STATED GOAL —
Quote the listing below in full and exactly as written, but omit every picture.

RECORDED INFORMATION —
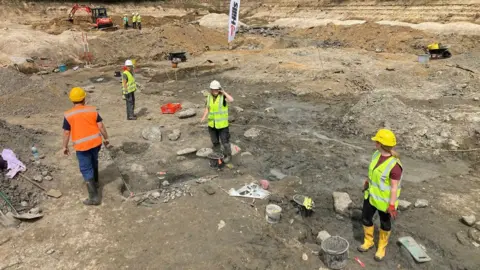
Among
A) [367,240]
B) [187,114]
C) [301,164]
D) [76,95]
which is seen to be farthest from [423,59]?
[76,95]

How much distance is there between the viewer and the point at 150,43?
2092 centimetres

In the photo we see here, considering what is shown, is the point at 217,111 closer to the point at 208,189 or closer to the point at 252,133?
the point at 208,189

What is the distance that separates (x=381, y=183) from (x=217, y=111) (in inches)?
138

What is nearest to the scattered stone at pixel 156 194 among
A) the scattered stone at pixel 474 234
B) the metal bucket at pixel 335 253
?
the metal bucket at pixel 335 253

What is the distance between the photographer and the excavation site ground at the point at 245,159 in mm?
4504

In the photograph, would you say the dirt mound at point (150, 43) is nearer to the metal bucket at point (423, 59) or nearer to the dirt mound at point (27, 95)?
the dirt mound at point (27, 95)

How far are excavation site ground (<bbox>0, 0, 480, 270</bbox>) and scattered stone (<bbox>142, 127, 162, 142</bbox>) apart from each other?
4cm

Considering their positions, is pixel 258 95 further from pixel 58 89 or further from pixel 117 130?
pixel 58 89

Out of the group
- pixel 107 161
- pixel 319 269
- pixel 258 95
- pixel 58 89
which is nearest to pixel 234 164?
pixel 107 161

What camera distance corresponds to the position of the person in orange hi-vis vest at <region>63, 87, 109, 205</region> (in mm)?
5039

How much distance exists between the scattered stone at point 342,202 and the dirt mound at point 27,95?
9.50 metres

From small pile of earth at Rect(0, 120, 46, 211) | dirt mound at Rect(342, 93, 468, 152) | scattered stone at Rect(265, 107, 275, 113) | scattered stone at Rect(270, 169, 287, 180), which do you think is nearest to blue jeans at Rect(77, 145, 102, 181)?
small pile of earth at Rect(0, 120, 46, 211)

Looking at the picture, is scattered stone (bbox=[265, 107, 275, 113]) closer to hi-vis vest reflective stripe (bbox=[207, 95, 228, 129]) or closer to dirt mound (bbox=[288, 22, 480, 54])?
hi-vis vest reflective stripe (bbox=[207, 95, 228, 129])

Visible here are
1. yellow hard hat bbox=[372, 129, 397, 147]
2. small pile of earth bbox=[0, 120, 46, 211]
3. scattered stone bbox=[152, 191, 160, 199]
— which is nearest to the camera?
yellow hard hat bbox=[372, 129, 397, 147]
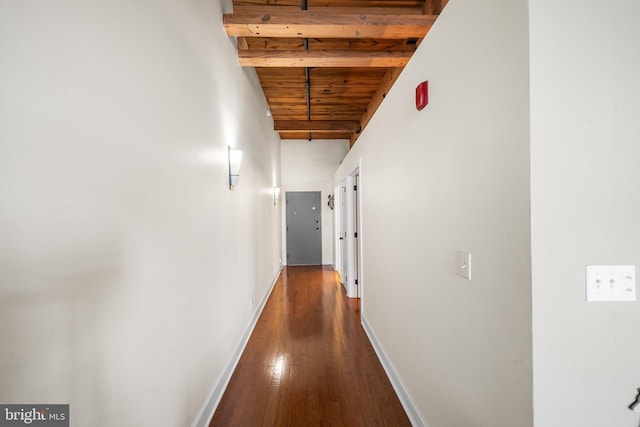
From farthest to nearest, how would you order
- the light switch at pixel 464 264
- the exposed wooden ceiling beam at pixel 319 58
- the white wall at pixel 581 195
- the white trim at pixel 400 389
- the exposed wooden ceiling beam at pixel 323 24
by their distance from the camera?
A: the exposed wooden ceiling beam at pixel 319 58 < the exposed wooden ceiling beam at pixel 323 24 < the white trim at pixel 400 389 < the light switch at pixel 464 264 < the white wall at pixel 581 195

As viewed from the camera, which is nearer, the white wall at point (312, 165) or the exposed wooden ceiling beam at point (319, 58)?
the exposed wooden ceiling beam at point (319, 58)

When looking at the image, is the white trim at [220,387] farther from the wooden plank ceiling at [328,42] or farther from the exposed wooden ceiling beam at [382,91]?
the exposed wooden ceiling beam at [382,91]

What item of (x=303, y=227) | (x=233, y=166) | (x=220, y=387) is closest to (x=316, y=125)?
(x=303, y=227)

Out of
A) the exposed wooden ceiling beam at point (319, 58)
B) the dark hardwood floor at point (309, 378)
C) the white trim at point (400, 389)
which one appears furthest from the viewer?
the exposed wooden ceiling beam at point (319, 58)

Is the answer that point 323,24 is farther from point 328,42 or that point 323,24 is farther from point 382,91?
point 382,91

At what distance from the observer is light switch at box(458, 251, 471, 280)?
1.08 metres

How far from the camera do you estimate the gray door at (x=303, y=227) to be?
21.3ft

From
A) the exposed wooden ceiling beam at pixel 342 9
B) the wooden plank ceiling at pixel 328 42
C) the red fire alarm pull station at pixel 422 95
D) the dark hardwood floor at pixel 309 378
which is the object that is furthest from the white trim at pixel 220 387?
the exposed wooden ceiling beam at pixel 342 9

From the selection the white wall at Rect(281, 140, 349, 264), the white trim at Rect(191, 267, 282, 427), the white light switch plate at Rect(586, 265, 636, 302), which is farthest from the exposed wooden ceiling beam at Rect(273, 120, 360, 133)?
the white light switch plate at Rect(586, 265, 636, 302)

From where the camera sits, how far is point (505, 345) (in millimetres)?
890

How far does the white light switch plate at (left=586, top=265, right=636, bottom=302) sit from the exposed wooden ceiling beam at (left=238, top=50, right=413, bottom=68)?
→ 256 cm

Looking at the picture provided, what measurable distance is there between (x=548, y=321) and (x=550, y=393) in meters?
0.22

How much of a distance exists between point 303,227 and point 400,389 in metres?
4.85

CORRECT RESPONSE —
Among
A) [367,240]
B) [187,114]
C) [301,164]
D) [76,95]
which is seen to be farthest from [423,59]?
[76,95]

How much distance is there between the viewer and the point at 150,43?
2092 centimetres

In the photo we see here, considering what is shown, is the point at 217,111 closer to the point at 208,189 or closer to the point at 252,133?
the point at 208,189

What is the distance that separates (x=381, y=183) from (x=217, y=111) (in inches)?
138

What is nearest to the scattered stone at pixel 156 194 among
A) the scattered stone at pixel 474 234
B) the metal bucket at pixel 335 253
?
the metal bucket at pixel 335 253

What is the distance between the photographer and the excavation site ground at the point at 245,159 in mm?
4504

In the photograph, would you say the dirt mound at point (150, 43) is nearer to the metal bucket at point (423, 59) or nearer to the dirt mound at point (27, 95)?
the dirt mound at point (27, 95)

How far are excavation site ground (<bbox>0, 0, 480, 270</bbox>) and scattered stone (<bbox>142, 127, 162, 142</bbox>) apart from each other?
4cm

Considering their positions, is pixel 258 95 further from pixel 58 89 or further from pixel 117 130?
pixel 58 89

Out of the group
- pixel 107 161
- pixel 319 269
- pixel 258 95
- pixel 58 89
which is nearest to pixel 234 164?
pixel 107 161

What camera distance corresponds to the position of the person in orange hi-vis vest at <region>63, 87, 109, 205</region> (in mm)?
5039

How much distance exists between the scattered stone at point 342,202 and the dirt mound at point 27,95?
9.50 metres

From small pile of earth at Rect(0, 120, 46, 211) | dirt mound at Rect(342, 93, 468, 152) | scattered stone at Rect(265, 107, 275, 113) | scattered stone at Rect(270, 169, 287, 180), which do you think is nearest to blue jeans at Rect(77, 145, 102, 181)?
small pile of earth at Rect(0, 120, 46, 211)

Looking at the picture, is scattered stone (bbox=[265, 107, 275, 113]) closer to hi-vis vest reflective stripe (bbox=[207, 95, 228, 129]) or closer to dirt mound (bbox=[288, 22, 480, 54])?
hi-vis vest reflective stripe (bbox=[207, 95, 228, 129])

Visible here are
1. yellow hard hat bbox=[372, 129, 397, 147]
2. small pile of earth bbox=[0, 120, 46, 211]
3. scattered stone bbox=[152, 191, 160, 199]
— which is nearest to the camera?
yellow hard hat bbox=[372, 129, 397, 147]
From farthest to nearest, how would you order
- the light switch at pixel 464 264
- the exposed wooden ceiling beam at pixel 319 58
- the white wall at pixel 581 195
- the white trim at pixel 400 389
- the exposed wooden ceiling beam at pixel 323 24
by their distance from the camera?
A: the exposed wooden ceiling beam at pixel 319 58 < the exposed wooden ceiling beam at pixel 323 24 < the white trim at pixel 400 389 < the light switch at pixel 464 264 < the white wall at pixel 581 195

As viewed from the camera, which is nearer, the white wall at point (312, 165) or the exposed wooden ceiling beam at point (319, 58)?
the exposed wooden ceiling beam at point (319, 58)

When looking at the image, is the white trim at [220,387] farther from the wooden plank ceiling at [328,42] or farther from the exposed wooden ceiling beam at [382,91]?
the exposed wooden ceiling beam at [382,91]

What item of (x=303, y=227) | (x=233, y=166) | (x=220, y=387) is closest to (x=316, y=125)?
(x=303, y=227)

Out of
A) the exposed wooden ceiling beam at point (319, 58)
B) the dark hardwood floor at point (309, 378)
C) the white trim at point (400, 389)
which one appears furthest from the viewer?
the exposed wooden ceiling beam at point (319, 58)

Is the answer that point 323,24 is farther from point 328,42 or that point 323,24 is farther from point 382,91?
point 382,91

At what distance from the observer is light switch at box(458, 251, 471, 280)?
1.08 metres

How far from the camera do you estimate the gray door at (x=303, y=227) to be?
21.3ft

From
A) the exposed wooden ceiling beam at pixel 342 9
B) the wooden plank ceiling at pixel 328 42
C) the red fire alarm pull station at pixel 422 95
D) the dark hardwood floor at pixel 309 378
which is the object that is furthest from the white trim at pixel 220 387?
the exposed wooden ceiling beam at pixel 342 9

From the selection the white wall at Rect(281, 140, 349, 264), the white trim at Rect(191, 267, 282, 427), the white light switch plate at Rect(586, 265, 636, 302), which is farthest from the exposed wooden ceiling beam at Rect(273, 120, 360, 133)?
the white light switch plate at Rect(586, 265, 636, 302)

From where the camera sits, how far is point (505, 345) (in millimetres)?
890

How far does the white light switch plate at (left=586, top=265, right=636, bottom=302) sit from the exposed wooden ceiling beam at (left=238, top=50, right=413, bottom=68)?
→ 256 cm

Looking at the picture provided, what measurable distance is there between (x=548, y=321) and (x=550, y=393) in meters?
0.22

How much of a distance exists between point 303,227 and point 400,389 in metres?
4.85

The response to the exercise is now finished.